Sorry red - the question was raised about the ocean's response time - that is why I never "bothered to raise the issue of 'whole ocean' versus the upper 'subset'". In systems analysis, response time is the length of time for the system to come to equilibrium after an input. Are you saying that the oceans temperature has reached equilibrium from an atmospheric temp increase after 100 years? (rhetorical, I know you're not). The question is, if you know equilibrium is not reached in 100 years, then why would you say the response time of the oceans is 100 years?
Originally Posted By: redewenur

Sure you 'could go finer' than me, but 'finer' is irrelevant in this case.


So looking at the shallow ocean temperature is irrelevant when looking at GW? Geez, you better get on the horn with NOAA/NASA/Hadley/IPCC, since they are using ocean surface temps, from the top 3-4 meters (likely even shallower), to determine the oceanic response to GW. I'd love to have a look at global ocean temperatures for the top 100 meters as well - after all, if it's so relevant, I'm sure there's a dataset out there.

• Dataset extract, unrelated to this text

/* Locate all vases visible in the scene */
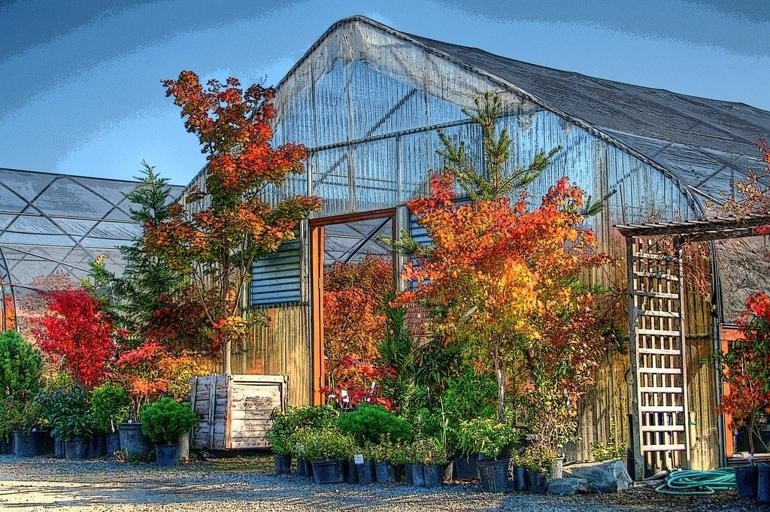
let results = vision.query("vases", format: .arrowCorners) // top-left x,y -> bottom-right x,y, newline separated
758,465 -> 770,504
735,465 -> 759,500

Could you pass it along please?


This site continues to astound me, people seemingly want to argue about fairly trival things - like whether the response time for the top 100 meters, or the entire ocean should be used to determine the "oceans response time", or argue about whether anecdotal evidence contributes to scientific evidence. But they never want to discuss the lack of peer review on how global average temperature is determined, never want to discuss the impacts when those average temperatures were shown to be wrong, never want to discuss how UHI may be impacting the surface record, never want to discuss how improved detection methodologies/looser criteria is likely responsible for the increasing trend in hurricanes, never want to discuss how CO2 measurements on top of an active volcano can actually be representative of background CO2, never want to discuss how observed trends don't match GW theory (there should be more warming higher in the atmosphere, we're seeing more warming at ground surface), never want to discuss why this global phenomenon of GW is not affecting Antarctica (or, after the Hanson mistake was found, neither the US – McIntyre is going through other continents attempting to find this warming, so far, no dice), or never want to discuss how the absorption band of CO2 is supposed to expand with higher concentrations.

I could go on, but I think I made my point - lets start having some meaningful discussion on here, and stop arguing about trivial definitions, in some pathetic attempt to "score" points.